▸ **TEXT SECTION**:
■ ■ ■

Yes, you need food, clothing, and shelter, but skipping one mortgage payment actually has less immediate consequences than not paying other bills. Basically, if it comes down to being able to eat or making the monthly payment to your mortgage lender, eating wins out every time.

That's a decision made based on immediate survival, and it's not an incorrect decision because you can recover from a missed mortgage payment, but there's no coming back from starvation. Not paying this important bill, however, does have consequences.

A succulent, a small jar of coins, and a house figurine next to a notebook with a pair of glasses and a pen resting on top of it

Image source: Getty Images.

What happens if you miss a mortgage payment?

On the positive side, not making one mortgage payment and falling a single month behind will almost certainly not trigger a foreclosure. For that to happen, you will generally have to fall at least two months behind while also failing to communicate with your lender.

■ ■ ■

▸ **DATA**:

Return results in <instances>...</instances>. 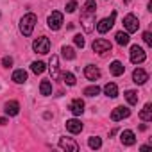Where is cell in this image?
<instances>
[{"label": "cell", "instance_id": "1", "mask_svg": "<svg viewBox=\"0 0 152 152\" xmlns=\"http://www.w3.org/2000/svg\"><path fill=\"white\" fill-rule=\"evenodd\" d=\"M95 13H97L95 0H86L83 6V13H81V23L86 32H91L95 29Z\"/></svg>", "mask_w": 152, "mask_h": 152}, {"label": "cell", "instance_id": "9", "mask_svg": "<svg viewBox=\"0 0 152 152\" xmlns=\"http://www.w3.org/2000/svg\"><path fill=\"white\" fill-rule=\"evenodd\" d=\"M124 27H125V31L131 34V32H136V31L140 29V22H138V18H136L134 15H127V16L124 18Z\"/></svg>", "mask_w": 152, "mask_h": 152}, {"label": "cell", "instance_id": "25", "mask_svg": "<svg viewBox=\"0 0 152 152\" xmlns=\"http://www.w3.org/2000/svg\"><path fill=\"white\" fill-rule=\"evenodd\" d=\"M61 77H63V83H64L66 86H75V75H73V73L64 72V73L61 75Z\"/></svg>", "mask_w": 152, "mask_h": 152}, {"label": "cell", "instance_id": "17", "mask_svg": "<svg viewBox=\"0 0 152 152\" xmlns=\"http://www.w3.org/2000/svg\"><path fill=\"white\" fill-rule=\"evenodd\" d=\"M48 68H50L52 79H57V77H59V57H57V56H52V57H50Z\"/></svg>", "mask_w": 152, "mask_h": 152}, {"label": "cell", "instance_id": "12", "mask_svg": "<svg viewBox=\"0 0 152 152\" xmlns=\"http://www.w3.org/2000/svg\"><path fill=\"white\" fill-rule=\"evenodd\" d=\"M132 81H134L136 84H145V83L148 81V73H147L143 68H136V70L132 72Z\"/></svg>", "mask_w": 152, "mask_h": 152}, {"label": "cell", "instance_id": "4", "mask_svg": "<svg viewBox=\"0 0 152 152\" xmlns=\"http://www.w3.org/2000/svg\"><path fill=\"white\" fill-rule=\"evenodd\" d=\"M91 48H93V52H97V54L102 56V54H106V52H111V43H109L107 39H104V38H99V39L93 41Z\"/></svg>", "mask_w": 152, "mask_h": 152}, {"label": "cell", "instance_id": "11", "mask_svg": "<svg viewBox=\"0 0 152 152\" xmlns=\"http://www.w3.org/2000/svg\"><path fill=\"white\" fill-rule=\"evenodd\" d=\"M59 147L64 148V150H70V152H77V150H79L77 141H73L72 138H61V140H59Z\"/></svg>", "mask_w": 152, "mask_h": 152}, {"label": "cell", "instance_id": "16", "mask_svg": "<svg viewBox=\"0 0 152 152\" xmlns=\"http://www.w3.org/2000/svg\"><path fill=\"white\" fill-rule=\"evenodd\" d=\"M4 109H6V115L7 116H16L20 113V104L16 100H9V102H6Z\"/></svg>", "mask_w": 152, "mask_h": 152}, {"label": "cell", "instance_id": "2", "mask_svg": "<svg viewBox=\"0 0 152 152\" xmlns=\"http://www.w3.org/2000/svg\"><path fill=\"white\" fill-rule=\"evenodd\" d=\"M36 22H38L36 15H32V13L23 15L22 20H20V32H22L23 36H31L32 31H34V27H36Z\"/></svg>", "mask_w": 152, "mask_h": 152}, {"label": "cell", "instance_id": "29", "mask_svg": "<svg viewBox=\"0 0 152 152\" xmlns=\"http://www.w3.org/2000/svg\"><path fill=\"white\" fill-rule=\"evenodd\" d=\"M99 93H100V88H99L97 84H95V86H88V88L84 90V95H86V97H97Z\"/></svg>", "mask_w": 152, "mask_h": 152}, {"label": "cell", "instance_id": "21", "mask_svg": "<svg viewBox=\"0 0 152 152\" xmlns=\"http://www.w3.org/2000/svg\"><path fill=\"white\" fill-rule=\"evenodd\" d=\"M104 93H106L107 97L115 99V97H118V86H116L115 83H107V84L104 86Z\"/></svg>", "mask_w": 152, "mask_h": 152}, {"label": "cell", "instance_id": "24", "mask_svg": "<svg viewBox=\"0 0 152 152\" xmlns=\"http://www.w3.org/2000/svg\"><path fill=\"white\" fill-rule=\"evenodd\" d=\"M125 100H127L131 106L138 104V93H136L134 90H127V91H125Z\"/></svg>", "mask_w": 152, "mask_h": 152}, {"label": "cell", "instance_id": "10", "mask_svg": "<svg viewBox=\"0 0 152 152\" xmlns=\"http://www.w3.org/2000/svg\"><path fill=\"white\" fill-rule=\"evenodd\" d=\"M83 122L81 120H77V118H72V120H68L66 122V131L68 132H72V134H79L81 131H83Z\"/></svg>", "mask_w": 152, "mask_h": 152}, {"label": "cell", "instance_id": "19", "mask_svg": "<svg viewBox=\"0 0 152 152\" xmlns=\"http://www.w3.org/2000/svg\"><path fill=\"white\" fill-rule=\"evenodd\" d=\"M109 70H111V73L115 75V77H120V75H124V72H125V66L120 61H113L111 66H109Z\"/></svg>", "mask_w": 152, "mask_h": 152}, {"label": "cell", "instance_id": "22", "mask_svg": "<svg viewBox=\"0 0 152 152\" xmlns=\"http://www.w3.org/2000/svg\"><path fill=\"white\" fill-rule=\"evenodd\" d=\"M39 93L45 95V97L52 95V83H50V81H41V84H39Z\"/></svg>", "mask_w": 152, "mask_h": 152}, {"label": "cell", "instance_id": "31", "mask_svg": "<svg viewBox=\"0 0 152 152\" xmlns=\"http://www.w3.org/2000/svg\"><path fill=\"white\" fill-rule=\"evenodd\" d=\"M75 9H77V2H75V0H72V2L66 4V11H68V13H73Z\"/></svg>", "mask_w": 152, "mask_h": 152}, {"label": "cell", "instance_id": "13", "mask_svg": "<svg viewBox=\"0 0 152 152\" xmlns=\"http://www.w3.org/2000/svg\"><path fill=\"white\" fill-rule=\"evenodd\" d=\"M70 111H72L75 116H81V115L84 113V102H83L81 99H73V100L70 102Z\"/></svg>", "mask_w": 152, "mask_h": 152}, {"label": "cell", "instance_id": "23", "mask_svg": "<svg viewBox=\"0 0 152 152\" xmlns=\"http://www.w3.org/2000/svg\"><path fill=\"white\" fill-rule=\"evenodd\" d=\"M115 38H116V43H118V45H122V47H125V45L129 43V39H131V38H129V32H124V31L116 32V36H115Z\"/></svg>", "mask_w": 152, "mask_h": 152}, {"label": "cell", "instance_id": "5", "mask_svg": "<svg viewBox=\"0 0 152 152\" xmlns=\"http://www.w3.org/2000/svg\"><path fill=\"white\" fill-rule=\"evenodd\" d=\"M47 25H48V29H52V31H59L61 25H63V15H61L59 11H54V13L48 16Z\"/></svg>", "mask_w": 152, "mask_h": 152}, {"label": "cell", "instance_id": "3", "mask_svg": "<svg viewBox=\"0 0 152 152\" xmlns=\"http://www.w3.org/2000/svg\"><path fill=\"white\" fill-rule=\"evenodd\" d=\"M32 48H34L36 54H48V52H50V39L45 38V36H41V38H38V39H34Z\"/></svg>", "mask_w": 152, "mask_h": 152}, {"label": "cell", "instance_id": "15", "mask_svg": "<svg viewBox=\"0 0 152 152\" xmlns=\"http://www.w3.org/2000/svg\"><path fill=\"white\" fill-rule=\"evenodd\" d=\"M84 75H86V79H90V81H97L100 77V70L95 64H88L84 68Z\"/></svg>", "mask_w": 152, "mask_h": 152}, {"label": "cell", "instance_id": "34", "mask_svg": "<svg viewBox=\"0 0 152 152\" xmlns=\"http://www.w3.org/2000/svg\"><path fill=\"white\" fill-rule=\"evenodd\" d=\"M7 124V118H0V125H6Z\"/></svg>", "mask_w": 152, "mask_h": 152}, {"label": "cell", "instance_id": "6", "mask_svg": "<svg viewBox=\"0 0 152 152\" xmlns=\"http://www.w3.org/2000/svg\"><path fill=\"white\" fill-rule=\"evenodd\" d=\"M115 18H116V13H111V16H107V18L100 20V22L97 23V31H99L100 34H106V32L115 25Z\"/></svg>", "mask_w": 152, "mask_h": 152}, {"label": "cell", "instance_id": "32", "mask_svg": "<svg viewBox=\"0 0 152 152\" xmlns=\"http://www.w3.org/2000/svg\"><path fill=\"white\" fill-rule=\"evenodd\" d=\"M143 41L147 43V45H152V34L147 31V32H143Z\"/></svg>", "mask_w": 152, "mask_h": 152}, {"label": "cell", "instance_id": "26", "mask_svg": "<svg viewBox=\"0 0 152 152\" xmlns=\"http://www.w3.org/2000/svg\"><path fill=\"white\" fill-rule=\"evenodd\" d=\"M61 52H63V57H64V59H68V61L75 59V50H73L72 47H66V45H64V47L61 48Z\"/></svg>", "mask_w": 152, "mask_h": 152}, {"label": "cell", "instance_id": "28", "mask_svg": "<svg viewBox=\"0 0 152 152\" xmlns=\"http://www.w3.org/2000/svg\"><path fill=\"white\" fill-rule=\"evenodd\" d=\"M88 145H90V148L97 150V148H100V147H102V140H100L99 136H91V138L88 140Z\"/></svg>", "mask_w": 152, "mask_h": 152}, {"label": "cell", "instance_id": "18", "mask_svg": "<svg viewBox=\"0 0 152 152\" xmlns=\"http://www.w3.org/2000/svg\"><path fill=\"white\" fill-rule=\"evenodd\" d=\"M140 118H141L143 122H150V120H152V104H150V102H147V104L143 106V109L140 111Z\"/></svg>", "mask_w": 152, "mask_h": 152}, {"label": "cell", "instance_id": "27", "mask_svg": "<svg viewBox=\"0 0 152 152\" xmlns=\"http://www.w3.org/2000/svg\"><path fill=\"white\" fill-rule=\"evenodd\" d=\"M31 70L38 75V73H43L45 72V63L43 61H34L32 64H31Z\"/></svg>", "mask_w": 152, "mask_h": 152}, {"label": "cell", "instance_id": "30", "mask_svg": "<svg viewBox=\"0 0 152 152\" xmlns=\"http://www.w3.org/2000/svg\"><path fill=\"white\" fill-rule=\"evenodd\" d=\"M73 41H75V45H77V47H81V48L86 45V41H84V38H83L81 34H77V36H75V38H73Z\"/></svg>", "mask_w": 152, "mask_h": 152}, {"label": "cell", "instance_id": "8", "mask_svg": "<svg viewBox=\"0 0 152 152\" xmlns=\"http://www.w3.org/2000/svg\"><path fill=\"white\" fill-rule=\"evenodd\" d=\"M129 115H131V109H129V107L118 106V107H115V109L111 111V120H113V122H120V120H124V118H129Z\"/></svg>", "mask_w": 152, "mask_h": 152}, {"label": "cell", "instance_id": "14", "mask_svg": "<svg viewBox=\"0 0 152 152\" xmlns=\"http://www.w3.org/2000/svg\"><path fill=\"white\" fill-rule=\"evenodd\" d=\"M120 141H122V145L131 147V145L136 143V134H134L132 131H124V132L120 134Z\"/></svg>", "mask_w": 152, "mask_h": 152}, {"label": "cell", "instance_id": "20", "mask_svg": "<svg viewBox=\"0 0 152 152\" xmlns=\"http://www.w3.org/2000/svg\"><path fill=\"white\" fill-rule=\"evenodd\" d=\"M13 81L16 84H23L27 81V72L25 70H15L13 72Z\"/></svg>", "mask_w": 152, "mask_h": 152}, {"label": "cell", "instance_id": "33", "mask_svg": "<svg viewBox=\"0 0 152 152\" xmlns=\"http://www.w3.org/2000/svg\"><path fill=\"white\" fill-rule=\"evenodd\" d=\"M2 64H4L6 68L13 66V57H4V59H2Z\"/></svg>", "mask_w": 152, "mask_h": 152}, {"label": "cell", "instance_id": "7", "mask_svg": "<svg viewBox=\"0 0 152 152\" xmlns=\"http://www.w3.org/2000/svg\"><path fill=\"white\" fill-rule=\"evenodd\" d=\"M145 59H147L145 50H143L141 47H138V45H132V47H131V61H132L134 64H140V63H143Z\"/></svg>", "mask_w": 152, "mask_h": 152}]
</instances>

■ ■ ■

▸ **EXERCISE TASKS**:
1 – In the mortgage text, rewrite the paragraph beginning "On the positive side" as a short bulleted list that keeps its main facts.
2 – Answer these questions from the mortgage text, giving each answer on its own line marked with the same letter:
(a) When the choice is between eating and paying the mortgage lender, which one wins out?
(b) What does the text say you can recover from, unlike starvation?
(c) Besides falling at least two months behind, what else generally has to happen for a foreclosure?
3 – Write a continuation of the mortgage text, starting after its last sentence.

▸ **EXERCISE RESPONSES**:
1 –
- Missing one mortgage payment and falling a single month behind will almost certainly not trigger a foreclosure.
- Foreclosure generally requires falling at least two months behind.
- It also requires failing to communicate with your lender.

2 –
(a) Eating wins out every time.
(b) A missed mortgage payment.
(c) You also fail to communicate with your lender.

3 –
That does not mean that a single missed payment won't trigger some negative things. In general, not paying your mortgage will be reported by your lender to the three major credit bureaus and they will lower your credit score. In addition, after a grace period (generally a week to 15 days after the payment due date), a late fee will be added on to the payment you failed to make.

What should you do if you can't pay?

While none of that seems all that bad if you think it's going to be a one-time thing, it's still best to communicate with your lender. In some cases banks are willing to work with consumers who get in front of the problem.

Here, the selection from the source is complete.